57.

The Hawaiian Islanders

1

In religious beliefs and in the manner of disposing of the dead there are many resemblances between the customs of the Hawaiians and those of other Polynesian peoples. The natives of the Tonga Islands inter their dead in a very decent manner, and they also inter their human sacrifices; but they do not offer or expose either animals or even plants to their gods, as far as we know. Those of Tahiti do not inter their dead, but expose them to waste by time and putrefaction, though the bones are afterwards buried; and, as this is the case, it is very remarkable that they should inter the entire bodies of their human sacrifices. They also offer various animals and plants to their gods. . . . The people of the Hawaiian Islands, again, inter both their common dead and human sacrifices as in the Tonga Islands; but they resemble those of Tahiti in offering animals and plants to their gods.

The taboo1 also prevails in Hawaii to its full extent, and seemingly with much more rigor than even in the Tonga Islands. For the people here always asked, with great eagerness and signs of fear to offend, whether any particular thing which they desired to see, or we were unwilling to show, was taboo? The maid raa, or forbidden articles at the Society Islands, though doubtless the same thing, did not seem to be so strictly observed by them, except with respect to the dead, about whom we thought them more superstitious than any of the others were. But these are circumstances with which we are not as yet sufficiently acquainted to be decisive about; and I shall only just observe, to show the similitude in other matters connected with religion, that the priests here are as numerous as at the other islands, if we may judge from our being able, during our stay, to distinguish several saying their prayers.

But whatever resemblance we might discover in the manners of the people of Hawaii to those of Tahiti, these, of course, were less striking than the coincidence of language. Indeed, the languages of both places may be said to be almost word for word the same. It is true that we sometimes heard various words which were pronounced exactly as we had found at New Zealand and the Tonga Islands; but though all the four dialects are indisputably the same, the Hawaiians in general have neither the strong guttural pronunciation of the former, nor a less degree of it which also distinguishes the latter; and they have not adopted the soft mode of the Tahitians in avoiding harsh sounds. . . .

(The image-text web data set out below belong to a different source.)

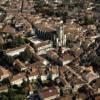 Photos aériennes de "cloitre" - Photo réf. N001743 - La Cathédrale Saint-Pierre et son cloître occupé aujourd'hui par la mairie.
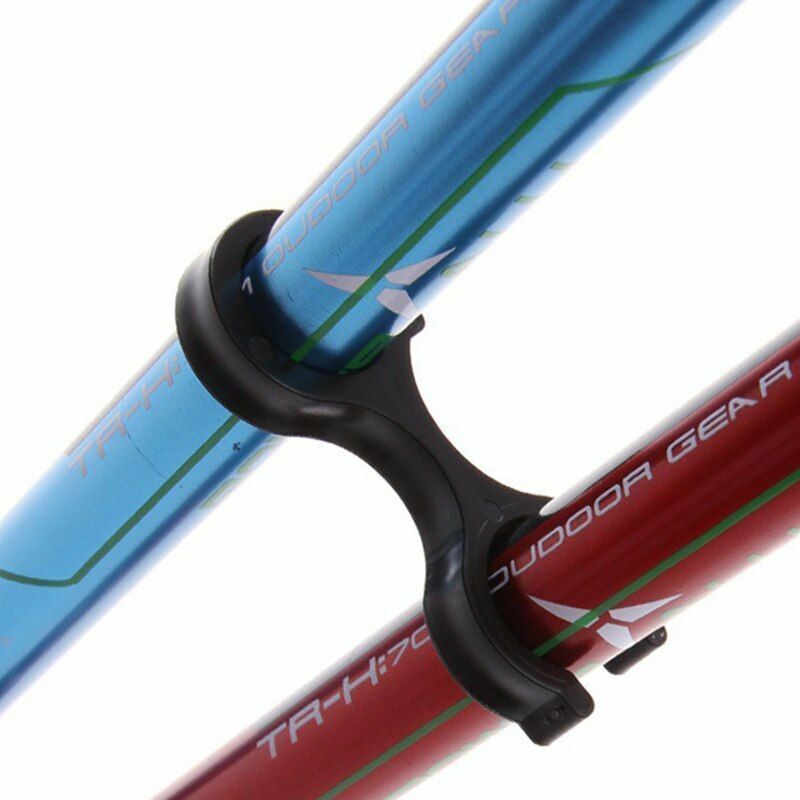 2Pcs Walking Sticks 4 Joints Telescopic Trekking Climbing Hiking Walking Rubber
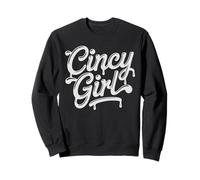Cincinnati Girl Grunge Cincy Girls Drip Sweatshirt
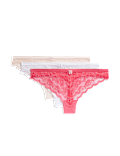 3pk Lace Thongs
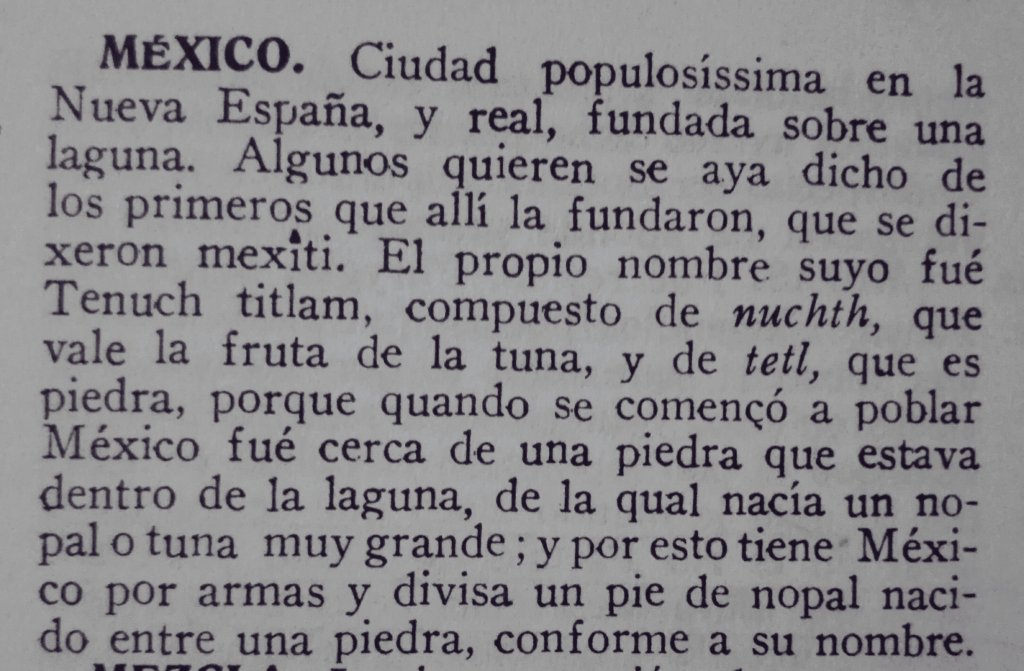 almudenasm_'s tweet image. Así describió la ciudad de #México Sebastián de Covarrubias en su obra 'Tesoro de la Lengua Castellana o Española'.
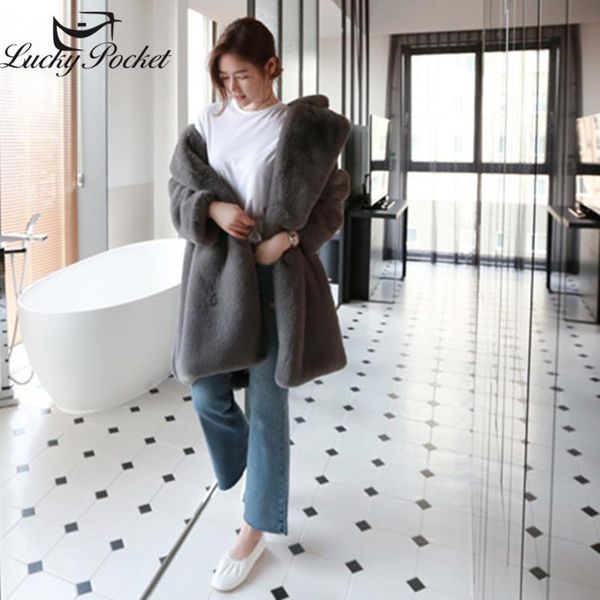 women winter mid-length fashion plus size loose fur coat female solid color warm lapel plush coat new keep warm parkas zy29, Black
women winter mid-length fashion plus size loose fur coat female solid color warm lapel plush coat new keep warm parkas zy29, Black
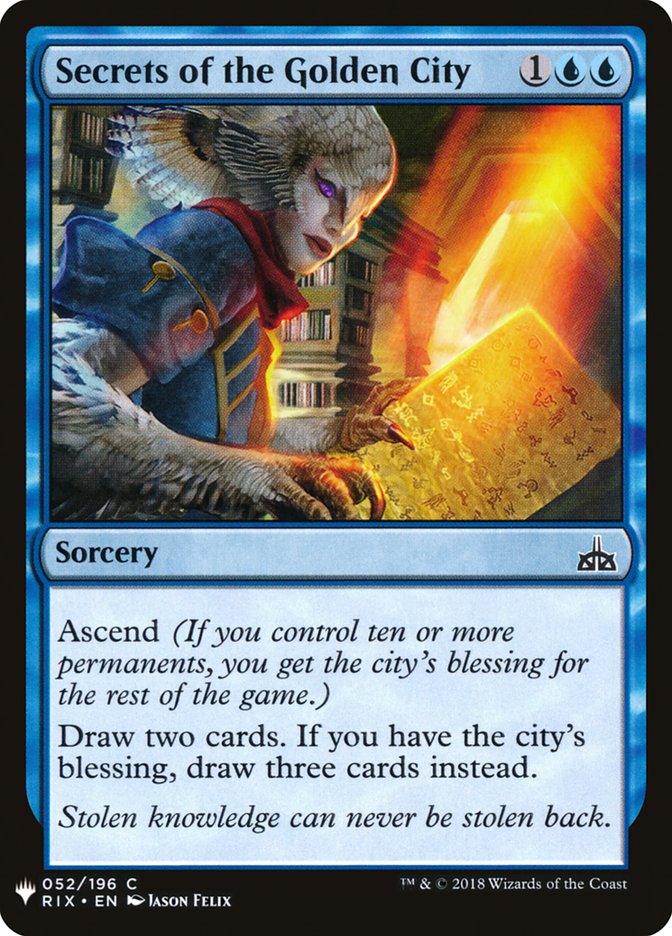 Secrets of the Golden City [Mystery Booster] (MB1 482)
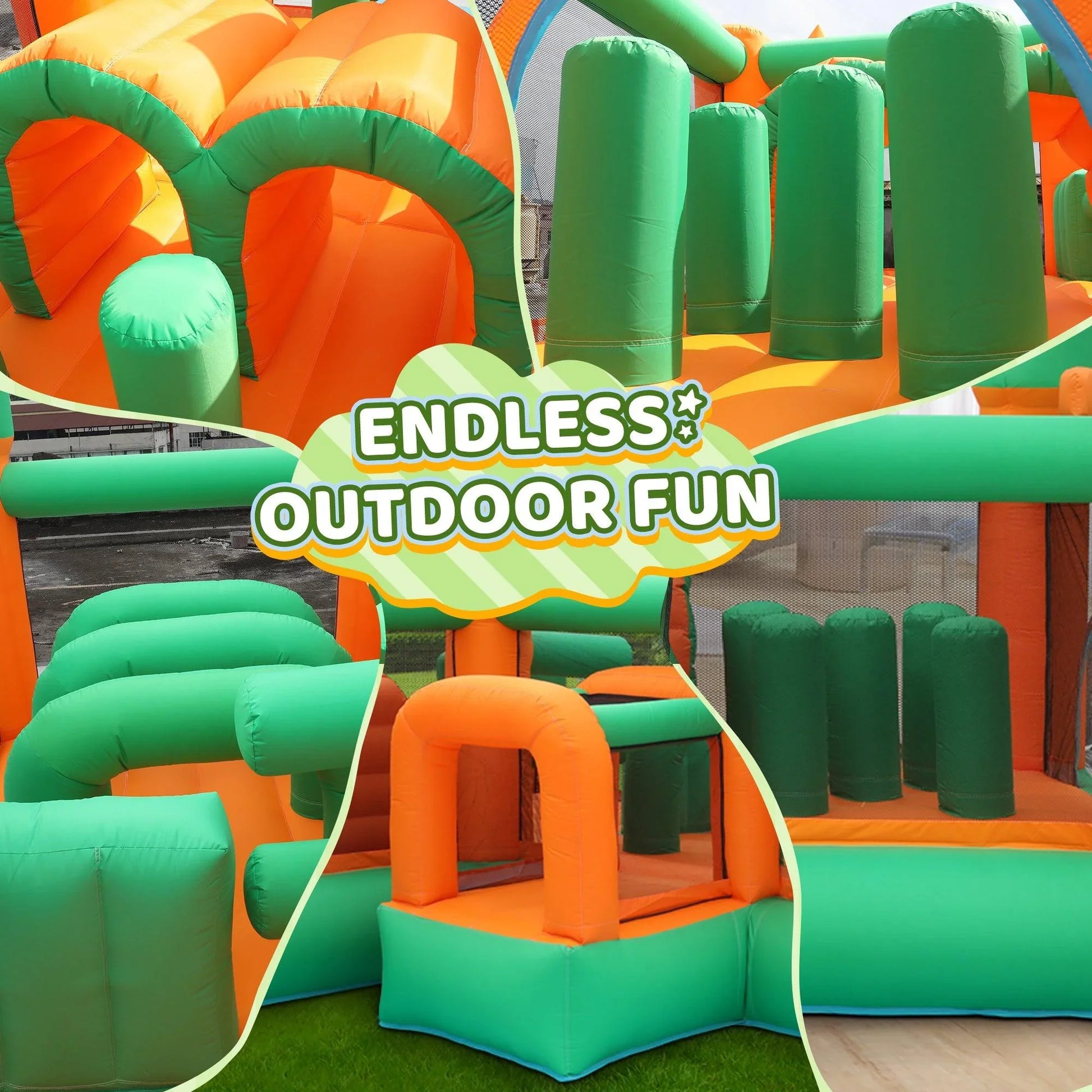 Bouncy Castle Water Park- - INFLATEFLY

How shall we account for this people’s having spread itself into so many detached islands, so widely separated from each other and in every quarter of the Pacific Ocean? We find it from New Zealand in the south, as far as the Hawaiian Islands to the north, and, in another direction, from Easter Island to the New Hebrides; that is, over an extent of sixty degrees of latitude, or twelve hundred leagues north and south, and eighty-three degrees of longitude, or sixteen hundred and sixty leagues east and west. How much farther in either direction its colonies reach is not known; but what we know already, in consequence of this and our former voyage, warrants our pronouncing it to be, though perhaps not the most numerous, certainly by far the most extensive, people upon earth.

1 , bk. iii, ch. 12.

1 A word of Polynesian origin; Tonga tabu, Samoan tapu, Hawaiian kapu.